What Madonsela calls “the Gogo Dlamini cases” must be solved, and the underlying structural issues standing between Gogo Dlamini and her pension must be addressed. But in the long run, the kind of country in which a private presidenti­al home is upgraded with state funds will not have the money to pay Gogo Dlamini’s pension, no matter how efficient the pension system is.
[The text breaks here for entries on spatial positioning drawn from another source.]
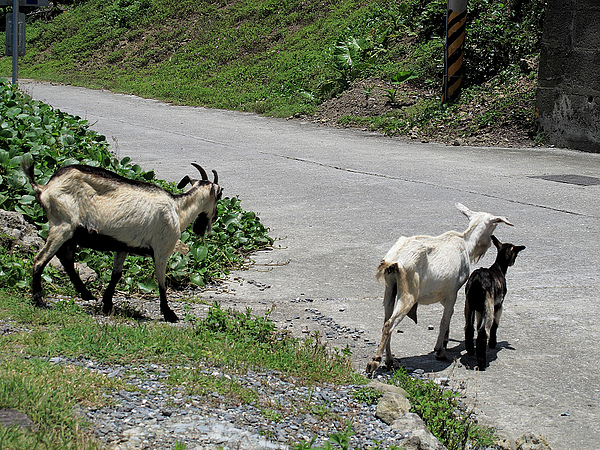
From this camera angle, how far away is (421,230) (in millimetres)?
8211

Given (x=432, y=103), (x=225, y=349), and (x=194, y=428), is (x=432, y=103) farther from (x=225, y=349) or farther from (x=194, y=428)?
(x=194, y=428)

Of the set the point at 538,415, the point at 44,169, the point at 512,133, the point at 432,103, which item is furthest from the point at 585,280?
the point at 432,103

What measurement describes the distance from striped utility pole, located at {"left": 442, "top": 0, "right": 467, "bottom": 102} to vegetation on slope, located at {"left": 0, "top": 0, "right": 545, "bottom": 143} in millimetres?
393

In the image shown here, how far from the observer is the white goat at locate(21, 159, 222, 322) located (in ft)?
17.7

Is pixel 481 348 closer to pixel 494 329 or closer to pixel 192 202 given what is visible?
pixel 494 329

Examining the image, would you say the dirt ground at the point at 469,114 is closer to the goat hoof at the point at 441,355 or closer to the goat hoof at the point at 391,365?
the goat hoof at the point at 441,355

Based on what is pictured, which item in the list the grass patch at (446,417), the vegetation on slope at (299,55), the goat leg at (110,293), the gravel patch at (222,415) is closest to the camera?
the gravel patch at (222,415)

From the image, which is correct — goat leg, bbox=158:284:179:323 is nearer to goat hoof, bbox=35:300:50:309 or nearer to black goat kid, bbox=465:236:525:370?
goat hoof, bbox=35:300:50:309

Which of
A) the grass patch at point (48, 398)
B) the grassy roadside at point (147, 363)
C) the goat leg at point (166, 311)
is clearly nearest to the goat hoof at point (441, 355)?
the grassy roadside at point (147, 363)

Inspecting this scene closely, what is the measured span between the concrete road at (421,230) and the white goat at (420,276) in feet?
1.13

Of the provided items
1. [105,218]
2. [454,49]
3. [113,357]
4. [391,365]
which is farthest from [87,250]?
[454,49]

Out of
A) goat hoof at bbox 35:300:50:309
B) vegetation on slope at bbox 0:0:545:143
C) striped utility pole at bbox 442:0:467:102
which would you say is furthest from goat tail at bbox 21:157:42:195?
striped utility pole at bbox 442:0:467:102

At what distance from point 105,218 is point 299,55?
1813 cm

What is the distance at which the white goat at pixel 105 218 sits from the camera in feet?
17.7
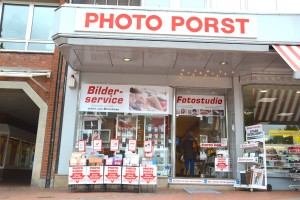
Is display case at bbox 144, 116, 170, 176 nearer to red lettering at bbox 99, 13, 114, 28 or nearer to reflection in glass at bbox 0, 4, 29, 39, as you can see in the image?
red lettering at bbox 99, 13, 114, 28

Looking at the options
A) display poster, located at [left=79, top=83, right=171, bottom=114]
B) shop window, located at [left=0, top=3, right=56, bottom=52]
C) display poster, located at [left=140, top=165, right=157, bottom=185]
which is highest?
shop window, located at [left=0, top=3, right=56, bottom=52]

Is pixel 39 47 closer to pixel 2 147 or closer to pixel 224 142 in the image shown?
pixel 2 147

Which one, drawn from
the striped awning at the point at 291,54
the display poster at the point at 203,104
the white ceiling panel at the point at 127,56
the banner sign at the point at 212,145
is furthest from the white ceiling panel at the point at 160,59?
the banner sign at the point at 212,145

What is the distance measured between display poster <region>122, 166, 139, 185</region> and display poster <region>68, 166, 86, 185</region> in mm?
1129

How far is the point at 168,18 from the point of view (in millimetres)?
9703

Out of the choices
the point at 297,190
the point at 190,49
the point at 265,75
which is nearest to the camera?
the point at 190,49

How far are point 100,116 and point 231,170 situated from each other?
4.90 metres

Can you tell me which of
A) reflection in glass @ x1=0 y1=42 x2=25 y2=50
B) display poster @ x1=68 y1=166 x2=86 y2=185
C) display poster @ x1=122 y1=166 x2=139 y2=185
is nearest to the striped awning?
display poster @ x1=122 y1=166 x2=139 y2=185

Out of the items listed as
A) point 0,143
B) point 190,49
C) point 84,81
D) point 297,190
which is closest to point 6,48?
point 84,81

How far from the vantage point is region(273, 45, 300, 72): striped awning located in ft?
28.2

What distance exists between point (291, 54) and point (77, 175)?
6.82 metres

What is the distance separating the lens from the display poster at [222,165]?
1145 centimetres

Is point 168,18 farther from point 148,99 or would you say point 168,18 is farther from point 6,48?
point 6,48

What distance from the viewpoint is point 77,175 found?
30.9ft
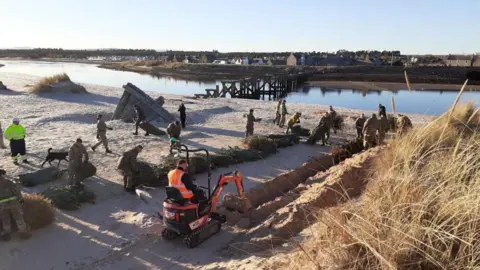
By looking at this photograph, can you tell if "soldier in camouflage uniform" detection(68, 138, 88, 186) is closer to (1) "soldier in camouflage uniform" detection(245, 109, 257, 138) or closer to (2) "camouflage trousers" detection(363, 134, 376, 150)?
(1) "soldier in camouflage uniform" detection(245, 109, 257, 138)

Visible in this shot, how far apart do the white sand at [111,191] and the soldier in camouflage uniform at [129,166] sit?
0.73ft

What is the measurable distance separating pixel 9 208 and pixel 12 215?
18 centimetres

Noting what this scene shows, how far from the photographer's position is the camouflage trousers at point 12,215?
6465 millimetres

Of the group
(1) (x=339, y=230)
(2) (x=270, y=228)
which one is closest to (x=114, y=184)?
(2) (x=270, y=228)

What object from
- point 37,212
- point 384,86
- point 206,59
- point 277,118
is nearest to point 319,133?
point 277,118

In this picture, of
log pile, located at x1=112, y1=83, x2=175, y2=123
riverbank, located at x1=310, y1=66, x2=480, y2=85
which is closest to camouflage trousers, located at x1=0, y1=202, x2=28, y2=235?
log pile, located at x1=112, y1=83, x2=175, y2=123

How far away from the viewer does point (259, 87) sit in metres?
43.4

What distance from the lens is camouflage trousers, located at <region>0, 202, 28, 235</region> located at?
21.2ft

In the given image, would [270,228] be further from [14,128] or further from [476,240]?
[14,128]

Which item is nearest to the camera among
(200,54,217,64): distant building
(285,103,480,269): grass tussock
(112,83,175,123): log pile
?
(285,103,480,269): grass tussock

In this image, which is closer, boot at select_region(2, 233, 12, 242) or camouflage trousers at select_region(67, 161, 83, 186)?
boot at select_region(2, 233, 12, 242)

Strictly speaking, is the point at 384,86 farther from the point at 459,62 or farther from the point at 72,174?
the point at 72,174

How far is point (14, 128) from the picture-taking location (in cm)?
1064

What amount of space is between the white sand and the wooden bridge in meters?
14.2
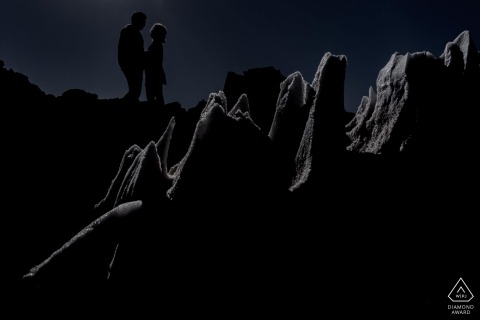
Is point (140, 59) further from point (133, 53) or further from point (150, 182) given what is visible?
point (150, 182)

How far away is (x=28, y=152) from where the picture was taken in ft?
28.8

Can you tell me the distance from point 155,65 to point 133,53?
2.66 ft

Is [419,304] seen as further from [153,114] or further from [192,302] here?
[153,114]

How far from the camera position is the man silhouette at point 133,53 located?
33.9ft

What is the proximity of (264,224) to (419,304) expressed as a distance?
1071mm

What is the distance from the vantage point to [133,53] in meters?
10.5

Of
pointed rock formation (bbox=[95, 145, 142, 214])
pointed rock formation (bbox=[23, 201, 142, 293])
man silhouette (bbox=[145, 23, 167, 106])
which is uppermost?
man silhouette (bbox=[145, 23, 167, 106])

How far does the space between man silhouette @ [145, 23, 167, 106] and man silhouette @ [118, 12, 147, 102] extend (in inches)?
12.5

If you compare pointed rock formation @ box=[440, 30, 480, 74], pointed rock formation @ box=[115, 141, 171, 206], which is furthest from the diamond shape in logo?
pointed rock formation @ box=[115, 141, 171, 206]

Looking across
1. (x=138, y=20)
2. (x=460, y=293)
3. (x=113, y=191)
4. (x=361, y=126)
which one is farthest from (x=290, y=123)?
(x=138, y=20)

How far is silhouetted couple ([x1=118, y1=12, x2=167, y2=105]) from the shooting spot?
34.0 feet

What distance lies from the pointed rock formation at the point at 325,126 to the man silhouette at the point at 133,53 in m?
9.48

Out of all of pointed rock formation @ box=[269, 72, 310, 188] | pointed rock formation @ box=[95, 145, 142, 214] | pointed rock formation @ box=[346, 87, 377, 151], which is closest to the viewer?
pointed rock formation @ box=[269, 72, 310, 188]

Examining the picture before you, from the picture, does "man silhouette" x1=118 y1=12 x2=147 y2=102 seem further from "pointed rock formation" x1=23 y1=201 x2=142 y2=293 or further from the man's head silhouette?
"pointed rock formation" x1=23 y1=201 x2=142 y2=293
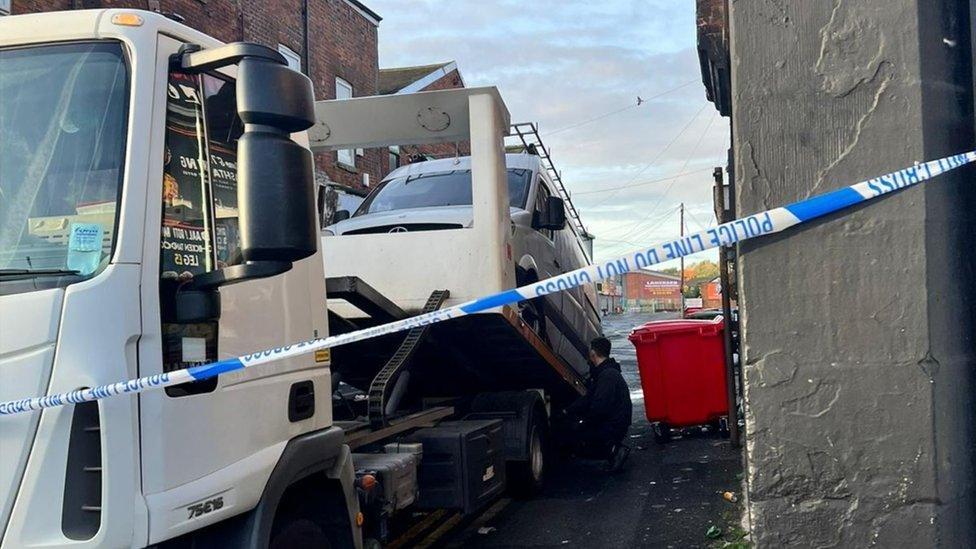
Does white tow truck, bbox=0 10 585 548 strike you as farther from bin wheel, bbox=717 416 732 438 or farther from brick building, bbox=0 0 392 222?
brick building, bbox=0 0 392 222

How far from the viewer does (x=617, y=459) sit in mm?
9086

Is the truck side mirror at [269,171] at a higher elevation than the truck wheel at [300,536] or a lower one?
higher

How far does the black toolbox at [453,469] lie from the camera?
17.8 ft

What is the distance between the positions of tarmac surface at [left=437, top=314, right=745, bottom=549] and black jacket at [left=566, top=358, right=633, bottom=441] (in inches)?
20.4

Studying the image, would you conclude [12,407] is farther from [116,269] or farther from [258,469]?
[258,469]

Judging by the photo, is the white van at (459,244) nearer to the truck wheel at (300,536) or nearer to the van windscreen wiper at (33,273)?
the truck wheel at (300,536)

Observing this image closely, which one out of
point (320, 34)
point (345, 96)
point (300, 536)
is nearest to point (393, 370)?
point (300, 536)

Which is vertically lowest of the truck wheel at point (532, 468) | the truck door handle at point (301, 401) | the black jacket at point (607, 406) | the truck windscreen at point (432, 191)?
the truck wheel at point (532, 468)

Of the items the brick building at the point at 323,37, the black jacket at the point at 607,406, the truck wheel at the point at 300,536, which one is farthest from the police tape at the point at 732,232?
the brick building at the point at 323,37

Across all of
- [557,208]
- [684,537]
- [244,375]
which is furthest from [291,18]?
[244,375]

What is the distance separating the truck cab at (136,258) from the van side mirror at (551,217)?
15.9ft

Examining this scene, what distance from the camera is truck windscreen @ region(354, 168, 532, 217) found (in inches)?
301

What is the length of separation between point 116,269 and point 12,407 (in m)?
0.49

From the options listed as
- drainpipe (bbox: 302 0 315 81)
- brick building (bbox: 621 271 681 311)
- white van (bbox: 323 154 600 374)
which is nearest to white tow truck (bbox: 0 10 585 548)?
white van (bbox: 323 154 600 374)
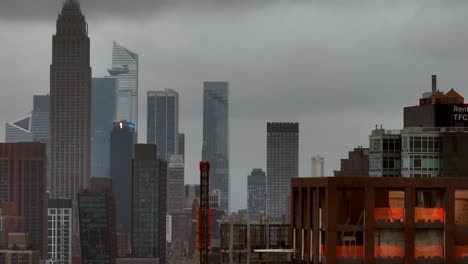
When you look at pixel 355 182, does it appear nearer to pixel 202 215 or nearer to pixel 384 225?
pixel 384 225

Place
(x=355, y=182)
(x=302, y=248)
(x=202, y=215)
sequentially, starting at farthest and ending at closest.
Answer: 1. (x=202, y=215)
2. (x=302, y=248)
3. (x=355, y=182)

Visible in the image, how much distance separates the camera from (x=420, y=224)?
A: 316 ft

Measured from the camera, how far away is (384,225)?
3772 inches

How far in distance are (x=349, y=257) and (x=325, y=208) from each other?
3463 millimetres

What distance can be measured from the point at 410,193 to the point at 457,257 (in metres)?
5.24

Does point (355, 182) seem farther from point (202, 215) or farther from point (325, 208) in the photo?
point (202, 215)

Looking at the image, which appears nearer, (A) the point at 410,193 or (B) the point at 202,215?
(A) the point at 410,193

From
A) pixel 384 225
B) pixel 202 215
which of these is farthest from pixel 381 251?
pixel 202 215

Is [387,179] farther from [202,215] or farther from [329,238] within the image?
[202,215]

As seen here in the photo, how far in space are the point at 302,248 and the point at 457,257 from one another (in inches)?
426

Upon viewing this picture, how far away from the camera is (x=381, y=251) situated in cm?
9594

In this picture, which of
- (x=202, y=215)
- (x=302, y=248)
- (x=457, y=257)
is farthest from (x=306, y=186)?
(x=202, y=215)

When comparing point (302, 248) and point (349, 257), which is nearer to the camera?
point (349, 257)

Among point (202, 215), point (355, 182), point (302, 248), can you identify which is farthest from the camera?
point (202, 215)
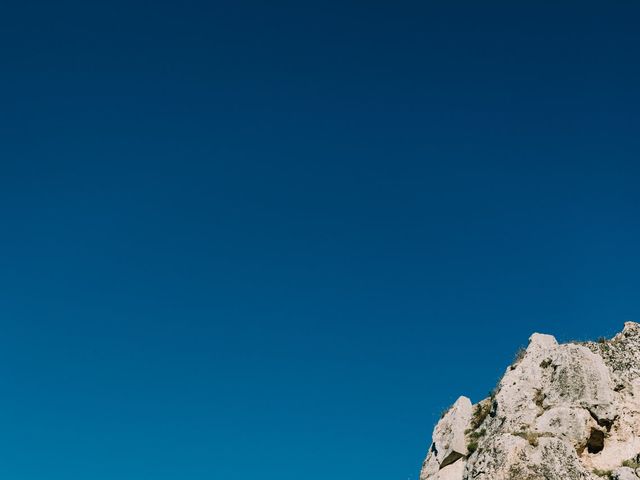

When a party misuses state resources for its own political gain and is not even reprimande­d, then at stake is the very democracy that is supposed to improve Gogo Dlamini’s life. Whether she has an ID or not will make very little difference. The big issues matter. And it doesn’t get much bigger than state capture. As Parliament had no incentive whatsoever to deal with Nkandla, so the ANC had no incentive to deal with allegation­s that the Gupta family was in effect controllin­g its top leaders. Just as state-bought food parcels being handed out at an ANC event may not quite constitute a criminal act, a president taking advice from businesspe­ople on Cabinet appointmen­ts may not constitute corruption — even if the increasing­ly executive-minded police were to investigat­e the same.

If one family has had undue, damaging influence on everything from policy decisions to the compositio­n of the boards of state-owned enterprise­s, then the public protector is the body we must look to for action.

So Madonsela’s confirmati­on this week that she has requested the budget needed to investigat­e allegation­s of state capture comes as something of a relief.

We hope that Madonsela’s successor will share many of her attributes: her fearlessne­ss in speaking truth to power, her ability to stay the course in the face of serious attempts at political bullying and her focus on the long-term greater good rather than expediency.

If it were ever to come down to a choice, however, we hope the next public protector will prioritise the investigat­ion of alleged state capture over the day-to-day failures and excesses of the state, and so help to fix it from the core outward.